Final PXELINUX Configuration
Now that we have everything we need unpacked and the NBD server is ready, we can put everything together into our PXELINUX configuration. First, we'll symlink the kernel and initrd someplace where the TFTP server will serve them up. I decided to just drop the symlinks in the TFTP root directory.
$ cd /mnt/aux/tftp
$ ln -s /mnt/aux/archiso/arch/boot/x86\_64/* ./
$ ln -s /mnt/aux/archiso/arch/boot/intel\_ucode.img ./
In the same directory, create a pxelinux.cfg directory, and in that directory create a default file. In there, we can paste our configuration.
DEFAULT vesamenu.c32
PROMPT 0
MENU TITLE OpenWRT PXE-Boot Menu
label Arch
MENU LABEL Arch 2018-02
KERNEL vmlinuz
INITRD intel\_ucode.img,archiso.img
APPEND archisobasedir=arch archiso\_nbd\_srv=192.168.1.1 iommu=off nomodeset ip=::
TEXT HELP
Arch install media, 2018-02
ENDTEXT
This is mostly boilerplate, taken from the previously mentioned archiso/arch/boot/syslinux/archiso\_pxe.cfg, except the paths are all flat (files are in the TFTP root) and the NBD server has been subbed in. Note that the iommu=off and nomodeset options are custom because my laptop has a buggy IOMMU and its framebuffer gets scrambled if it tries to do early modesetting in the Arch ISO environment. You probably won't need these options, but if you do end up requiring custom options you don't want to hand insert from the Syslinux prompt, this is the place for them.
Once you have this file in place, you should be able to boot to an Arch ISO prompt over any typical computer wired into your LAN without messing with USB keys.
Final Thoughts
This is a work in progress. I'm a little disappointed that I had to hack mdadm's init script, but other than that most of this configuration should be bulletproof in terms of reboot and sysupgrade.
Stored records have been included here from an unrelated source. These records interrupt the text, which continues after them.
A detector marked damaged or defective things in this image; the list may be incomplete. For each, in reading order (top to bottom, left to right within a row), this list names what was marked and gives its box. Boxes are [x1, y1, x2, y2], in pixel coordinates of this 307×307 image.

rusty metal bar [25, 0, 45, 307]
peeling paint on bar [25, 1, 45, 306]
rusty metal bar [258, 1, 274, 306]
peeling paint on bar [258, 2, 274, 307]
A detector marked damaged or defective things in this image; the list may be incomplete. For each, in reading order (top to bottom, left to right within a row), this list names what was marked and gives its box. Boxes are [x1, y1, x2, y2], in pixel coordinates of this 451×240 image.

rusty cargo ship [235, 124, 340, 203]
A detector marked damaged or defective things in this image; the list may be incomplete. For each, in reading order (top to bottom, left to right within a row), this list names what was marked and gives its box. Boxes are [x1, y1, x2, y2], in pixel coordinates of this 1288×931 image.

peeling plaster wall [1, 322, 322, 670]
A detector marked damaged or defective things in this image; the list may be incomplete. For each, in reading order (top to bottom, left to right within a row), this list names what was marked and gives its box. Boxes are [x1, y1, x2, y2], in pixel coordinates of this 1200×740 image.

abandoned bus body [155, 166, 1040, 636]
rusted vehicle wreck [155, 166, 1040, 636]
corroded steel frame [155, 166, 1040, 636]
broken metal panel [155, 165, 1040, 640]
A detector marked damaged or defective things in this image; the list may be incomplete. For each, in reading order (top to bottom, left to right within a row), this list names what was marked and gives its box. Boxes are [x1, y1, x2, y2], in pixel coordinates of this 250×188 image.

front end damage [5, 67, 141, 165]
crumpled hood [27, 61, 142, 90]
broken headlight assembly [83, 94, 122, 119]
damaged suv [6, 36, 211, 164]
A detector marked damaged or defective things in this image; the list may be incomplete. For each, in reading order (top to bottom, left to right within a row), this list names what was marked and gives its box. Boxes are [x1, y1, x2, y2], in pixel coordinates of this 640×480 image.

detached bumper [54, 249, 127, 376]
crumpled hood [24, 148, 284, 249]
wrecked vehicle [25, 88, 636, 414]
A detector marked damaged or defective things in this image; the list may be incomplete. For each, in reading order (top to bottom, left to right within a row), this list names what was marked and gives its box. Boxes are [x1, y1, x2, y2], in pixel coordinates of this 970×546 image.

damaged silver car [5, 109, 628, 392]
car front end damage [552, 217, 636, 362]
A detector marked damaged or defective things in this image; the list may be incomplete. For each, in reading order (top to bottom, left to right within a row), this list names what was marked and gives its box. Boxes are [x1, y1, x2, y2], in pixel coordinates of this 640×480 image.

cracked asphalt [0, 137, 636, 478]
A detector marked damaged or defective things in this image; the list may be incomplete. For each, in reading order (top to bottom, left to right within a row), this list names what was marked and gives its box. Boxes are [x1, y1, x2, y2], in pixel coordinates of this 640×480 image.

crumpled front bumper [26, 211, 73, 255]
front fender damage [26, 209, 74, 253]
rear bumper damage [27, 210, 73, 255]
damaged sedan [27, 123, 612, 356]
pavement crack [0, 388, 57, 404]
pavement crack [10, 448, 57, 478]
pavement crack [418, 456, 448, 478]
I would have liked to use HTTP for the Arch ISO as well, if the SSL configuration wasn't in the way. I could uninstall luci-ssl I suppose, but that seems a bit like a lateral move when NBD is working just fine.
I've been running with this router configuration for a couple of weeks now and it seems to be rock solid. It may need further tweaks because it seems reluctant to use swap, but at the same time the memory usage generally hovers under the 50% mark. Can't tell if that's because 512M is more than enough RAM, or the packages are just so conservatively configured that it needs to be told to use the rest. Regardless, the Netgear R7800 has proven to be a worthy successor to my older WNDR 3800.